5月17日(火) 韓国・江南(カンナム)駅近くの共用トイレで23歳の女性の殺人事件が発生。犯人は女性と知り合いではなかったが、「普段から女性に無視されていたため」と理由を供述。
5月17日(火) 自民党が作成した若年層に投票を呼びかけるパンフレットが、女性をあまりに見下した内容だと話題に。
5月19日(木) 沖縄県警は、20歳の会社員の死体遺棄致死容疑で元米海兵隊員を逮捕。その後乱暴し刃物で刺したことを供述したが、黙秘に転じる。
5月21日(土) シンガーソングライター活動をしていた20歳の大学生が、東京都小金井市のライブ会場前でファンを名乗る男にメッタ刺しにされ、意識不明の重体に。
こうも続くと、暗澹とする。ネット上では被害者の落ち度ばかりが強調される。この世界のミソジニー(女性嫌悪・蔑視)の根深さが見えてくる。

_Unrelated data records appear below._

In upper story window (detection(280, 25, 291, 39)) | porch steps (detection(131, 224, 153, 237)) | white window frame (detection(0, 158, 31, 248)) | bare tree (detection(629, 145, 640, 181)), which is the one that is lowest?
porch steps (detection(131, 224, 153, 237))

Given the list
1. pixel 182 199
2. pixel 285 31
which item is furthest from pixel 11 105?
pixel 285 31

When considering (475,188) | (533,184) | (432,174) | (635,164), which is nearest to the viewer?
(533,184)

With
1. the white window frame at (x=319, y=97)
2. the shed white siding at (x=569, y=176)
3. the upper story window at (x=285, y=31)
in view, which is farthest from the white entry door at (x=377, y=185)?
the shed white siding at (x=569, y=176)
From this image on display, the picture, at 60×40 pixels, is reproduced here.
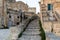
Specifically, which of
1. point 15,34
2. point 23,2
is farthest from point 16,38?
point 23,2

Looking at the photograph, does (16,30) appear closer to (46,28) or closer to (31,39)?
(31,39)

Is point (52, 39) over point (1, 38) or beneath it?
over

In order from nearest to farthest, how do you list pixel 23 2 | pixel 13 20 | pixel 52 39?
pixel 52 39 < pixel 13 20 < pixel 23 2

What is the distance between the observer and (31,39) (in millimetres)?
14812

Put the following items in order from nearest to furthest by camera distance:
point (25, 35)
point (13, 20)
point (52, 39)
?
point (52, 39) → point (25, 35) → point (13, 20)

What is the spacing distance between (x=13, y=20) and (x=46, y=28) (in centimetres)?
2161

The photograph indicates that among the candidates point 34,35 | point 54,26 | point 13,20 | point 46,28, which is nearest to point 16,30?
point 34,35

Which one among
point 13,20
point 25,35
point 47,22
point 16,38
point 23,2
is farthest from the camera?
point 23,2

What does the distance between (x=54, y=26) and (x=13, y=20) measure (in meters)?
20.7

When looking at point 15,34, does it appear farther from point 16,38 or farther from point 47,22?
point 47,22

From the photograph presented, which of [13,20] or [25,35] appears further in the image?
[13,20]

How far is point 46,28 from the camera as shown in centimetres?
1703

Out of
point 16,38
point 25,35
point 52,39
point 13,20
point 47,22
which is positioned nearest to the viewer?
point 52,39

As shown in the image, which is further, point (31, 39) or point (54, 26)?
point (54, 26)
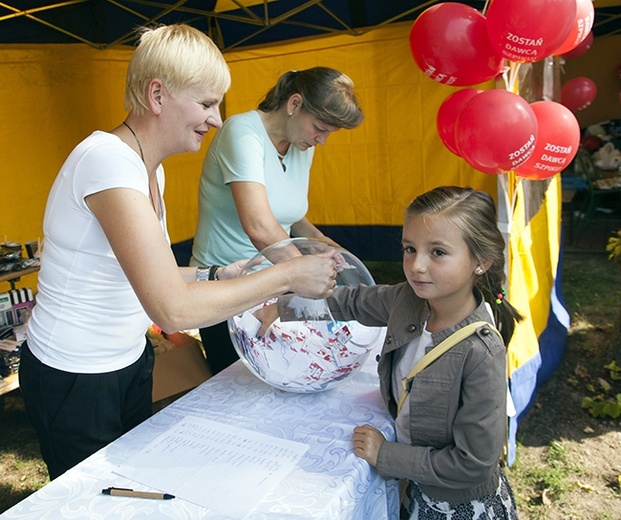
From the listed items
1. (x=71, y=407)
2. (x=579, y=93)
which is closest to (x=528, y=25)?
(x=71, y=407)

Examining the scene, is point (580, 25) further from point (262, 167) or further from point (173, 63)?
point (173, 63)

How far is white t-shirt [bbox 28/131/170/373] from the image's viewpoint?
1062 mm

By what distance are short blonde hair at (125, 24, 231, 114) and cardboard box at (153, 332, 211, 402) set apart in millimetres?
1798

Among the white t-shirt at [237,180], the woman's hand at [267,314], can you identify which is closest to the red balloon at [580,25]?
the white t-shirt at [237,180]

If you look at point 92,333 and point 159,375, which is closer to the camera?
point 92,333

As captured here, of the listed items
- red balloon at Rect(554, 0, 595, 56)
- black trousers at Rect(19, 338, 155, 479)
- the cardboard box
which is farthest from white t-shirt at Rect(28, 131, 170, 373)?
red balloon at Rect(554, 0, 595, 56)

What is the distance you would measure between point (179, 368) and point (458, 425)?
1.93 meters

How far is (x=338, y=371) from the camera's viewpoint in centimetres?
129

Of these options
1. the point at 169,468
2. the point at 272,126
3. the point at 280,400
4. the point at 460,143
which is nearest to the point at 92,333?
the point at 169,468

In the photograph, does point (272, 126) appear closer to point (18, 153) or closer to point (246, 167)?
point (246, 167)

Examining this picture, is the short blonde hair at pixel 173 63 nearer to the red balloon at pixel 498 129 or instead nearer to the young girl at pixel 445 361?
the young girl at pixel 445 361

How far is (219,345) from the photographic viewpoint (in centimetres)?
182

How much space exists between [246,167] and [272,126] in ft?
0.69

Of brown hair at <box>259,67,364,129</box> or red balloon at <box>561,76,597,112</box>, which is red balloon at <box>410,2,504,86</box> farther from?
red balloon at <box>561,76,597,112</box>
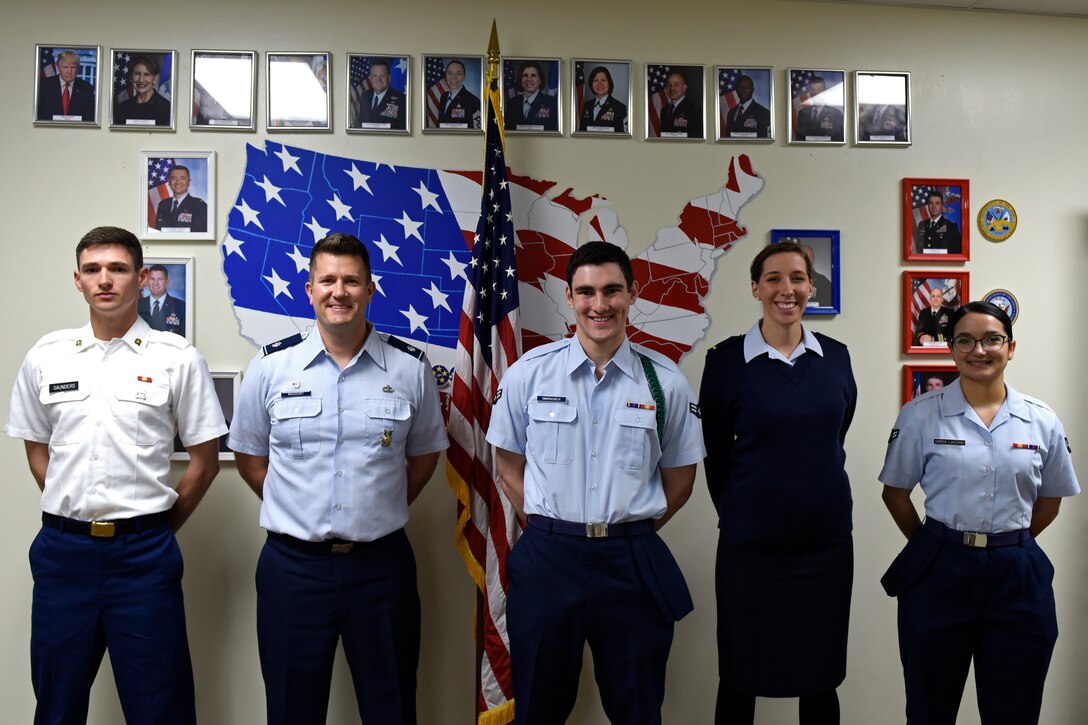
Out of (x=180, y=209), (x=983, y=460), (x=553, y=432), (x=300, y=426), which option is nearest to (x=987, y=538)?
(x=983, y=460)

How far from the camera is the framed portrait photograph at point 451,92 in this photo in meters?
2.77

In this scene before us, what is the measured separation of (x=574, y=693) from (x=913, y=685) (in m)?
1.12

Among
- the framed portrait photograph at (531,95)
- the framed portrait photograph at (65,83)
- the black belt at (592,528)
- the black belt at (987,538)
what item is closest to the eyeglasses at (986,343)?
the black belt at (987,538)

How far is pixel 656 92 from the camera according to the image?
2844mm

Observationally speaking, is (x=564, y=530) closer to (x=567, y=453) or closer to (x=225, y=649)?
(x=567, y=453)

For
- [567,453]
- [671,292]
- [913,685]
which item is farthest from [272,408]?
[913,685]

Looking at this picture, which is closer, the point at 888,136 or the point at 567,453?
the point at 567,453

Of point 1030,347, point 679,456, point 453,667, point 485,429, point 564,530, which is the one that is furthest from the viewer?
point 1030,347

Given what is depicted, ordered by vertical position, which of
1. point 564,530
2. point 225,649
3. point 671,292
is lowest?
point 225,649

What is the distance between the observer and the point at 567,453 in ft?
6.71

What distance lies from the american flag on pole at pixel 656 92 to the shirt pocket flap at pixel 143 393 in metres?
2.07

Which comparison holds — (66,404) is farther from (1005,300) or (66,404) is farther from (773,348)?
(1005,300)

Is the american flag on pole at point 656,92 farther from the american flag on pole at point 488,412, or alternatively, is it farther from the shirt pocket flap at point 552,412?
the shirt pocket flap at point 552,412

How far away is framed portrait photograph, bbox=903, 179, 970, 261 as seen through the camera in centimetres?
293
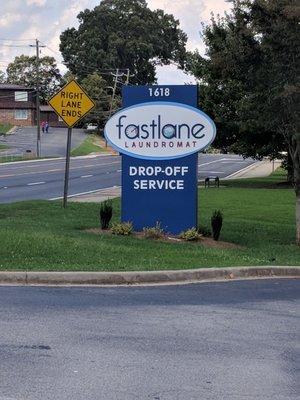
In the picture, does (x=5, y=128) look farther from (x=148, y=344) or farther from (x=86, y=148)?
(x=148, y=344)

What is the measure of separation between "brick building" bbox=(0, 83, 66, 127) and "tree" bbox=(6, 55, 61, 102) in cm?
851

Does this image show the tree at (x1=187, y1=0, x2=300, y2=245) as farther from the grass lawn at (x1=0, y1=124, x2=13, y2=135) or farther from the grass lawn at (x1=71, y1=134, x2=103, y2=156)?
the grass lawn at (x1=0, y1=124, x2=13, y2=135)

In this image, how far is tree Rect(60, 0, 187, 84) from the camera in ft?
355

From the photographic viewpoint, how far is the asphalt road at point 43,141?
7175cm

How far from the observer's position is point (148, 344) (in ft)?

そして、性に関する教育の停滞も痛感せざるを得ない。日本でのこの遠因には、2003年の「七生養護学校(現七生特別支援学校)事件」があるのではないだろうか。
同養護学校では、保護者と教職員の協議を経て、知的障害があっても自分の体を守ることが出来るよう、体の部分の名称などを人形や歌で教えていた。しかし、「世間の常識からかけ離れた過激な性教育」として一部の都議会議員からバッシングがあり、恐れをなした都教委は教材を没収し、校長および関係教諭が処分された。
自民党はこれに乗じてプロジェクトチームを発足させ、「過激な性教育・ジェンダーフリー教育」叩きに走った。このプロジェクトチームの座長が安倍晋三現首相である。
この影響によって、現場での性教育への取り組みは一気に後退した。性に関して「ことなかれ主義」が台頭し、この状況が長く続いている。
しかし、最近ではLGBT教育の広がりによって、こうした性の問題について、学校や教員が意識的に取り組んでいくべきという風潮が強まっているのは一条の光だ。
何よりも、「自分と相手、互いの性を尊重する」教育と、その浸透は急務だ。
筆者である私は男性だが、被害に遭った女性に対し、「あなたは私だ」と思う。